Now the have the expressed form and thats ready, and you could even upload them
as you wish and all you have to do is fill it up.

So assuming now that we have all the articles and the by-laws, we will now submit it
with the SEC. The by-laws is just an internal procedure among the stockholders and
directors of the corporation. It contains the internal rules, what rules would govern
the relationship among stockholders, what rules would govern the relationship
among officers and board of directors. It is not supposed to cover the relationship to
third parties. However, even if the public or third parties are not bound yet there
could be instances when third parties could insist the compliance of the by-laws.
They have the right to insist that the by-laws should be followed among themselves.

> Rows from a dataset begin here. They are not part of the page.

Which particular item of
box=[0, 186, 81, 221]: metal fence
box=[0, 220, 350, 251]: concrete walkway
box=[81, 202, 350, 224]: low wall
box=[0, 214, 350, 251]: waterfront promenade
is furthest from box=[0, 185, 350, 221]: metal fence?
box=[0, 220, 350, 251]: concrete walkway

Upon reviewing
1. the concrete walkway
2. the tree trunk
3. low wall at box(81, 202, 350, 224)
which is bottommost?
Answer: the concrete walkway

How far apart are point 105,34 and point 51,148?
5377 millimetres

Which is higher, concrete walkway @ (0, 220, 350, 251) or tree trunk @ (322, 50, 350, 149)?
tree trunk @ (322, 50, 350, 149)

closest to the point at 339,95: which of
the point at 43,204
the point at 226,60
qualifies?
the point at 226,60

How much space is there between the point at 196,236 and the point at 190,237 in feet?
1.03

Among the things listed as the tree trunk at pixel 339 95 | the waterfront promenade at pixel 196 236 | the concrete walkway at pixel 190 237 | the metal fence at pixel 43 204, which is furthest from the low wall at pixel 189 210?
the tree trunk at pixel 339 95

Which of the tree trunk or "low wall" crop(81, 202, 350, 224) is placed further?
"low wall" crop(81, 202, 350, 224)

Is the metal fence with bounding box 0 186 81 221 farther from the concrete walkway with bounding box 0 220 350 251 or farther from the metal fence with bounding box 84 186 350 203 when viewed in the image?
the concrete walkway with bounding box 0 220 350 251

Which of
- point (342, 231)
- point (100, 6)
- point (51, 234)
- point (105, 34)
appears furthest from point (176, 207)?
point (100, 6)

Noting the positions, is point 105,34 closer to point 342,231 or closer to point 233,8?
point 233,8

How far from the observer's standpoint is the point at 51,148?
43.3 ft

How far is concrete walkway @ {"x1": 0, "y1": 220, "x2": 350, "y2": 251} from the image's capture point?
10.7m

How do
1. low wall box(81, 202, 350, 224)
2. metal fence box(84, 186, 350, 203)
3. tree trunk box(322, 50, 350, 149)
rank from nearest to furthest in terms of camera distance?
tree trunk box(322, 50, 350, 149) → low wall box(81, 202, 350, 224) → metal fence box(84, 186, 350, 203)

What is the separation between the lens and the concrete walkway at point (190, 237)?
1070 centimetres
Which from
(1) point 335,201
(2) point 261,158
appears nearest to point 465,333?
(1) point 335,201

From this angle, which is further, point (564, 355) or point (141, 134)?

So thats how a corporation shall be organized. You have the articles and then by-
laws. The by-laws would contain among others the list of officers of the corporation,
how are they supposed to be elected or selected, who are the directors, how many
and how should they be elected, how often should the stockholders meet, as well as
for the directors and the officers. The management is defined in the by-laws; you
may have the stockholders, board of directors, the board of officers and sometimes
the executive committee or the EX-COM. In here their functions and powers are
defined. So if you will notice the shareholders holds the power. While we said in
partnership that the partners are the managers, in a corporation, management is
vested in the board of directors. So the stockholders have nothing to do on how the
corporation will be run, operated or managed. But the members of the board are
elected by the stockholders themselves, so its an indirect way of managing the
corporation. So that the shareholders still control the board of directors, such that
the latter gets the authority from the election. However, while there is indirect
management, the stockholders cannot interfere on how the corporation shall be
managed. Once they elect the board of directors, the directors are on their own and
the shareholders have no authority to interfere and dictate the board on how the
corporation will be managed. So that here the only way that the shareholders will
have authority and control over the directors is only through the elections. Because
the theory of the law is that the power given to the board of directors does not come
from the shareholders. The power and authority granted to the board comes from
the state itself because it is the state that created the corporation, it is the state that
grants the power to the corporation and to the board. Whatever is the business
judgment of the board, it shall prevail. That is what we call the business-judgment
rule.

Can the stockholders question the decision of the board? No. You have no authority
to question the decision of the board. Not even the court can dictate the board to
manage the business. The board has the sole authority on the management of the
business.
Imagine if the shareholders can interfere in the management of the business and
there are thousands of shareholders, it would be very messy if they still have to
consult all shareholders on by one just to buy a company car.

We do not however mean that the board can do whatever they want, we are only
referring to the management decision of the board. We are not saying that the board
could commit, violate, or even enforce its objective or intention to commit a crime.
We cannot enforce the decision of the board if that decision violates taxation laws,
the board cannot say that it is business decision of the board to pay only 10% of our
taxes. When taxes are due, taxes will have to be paid in accordance with the Internal
Revenue Code. Business-judgment rule refers to business decisions.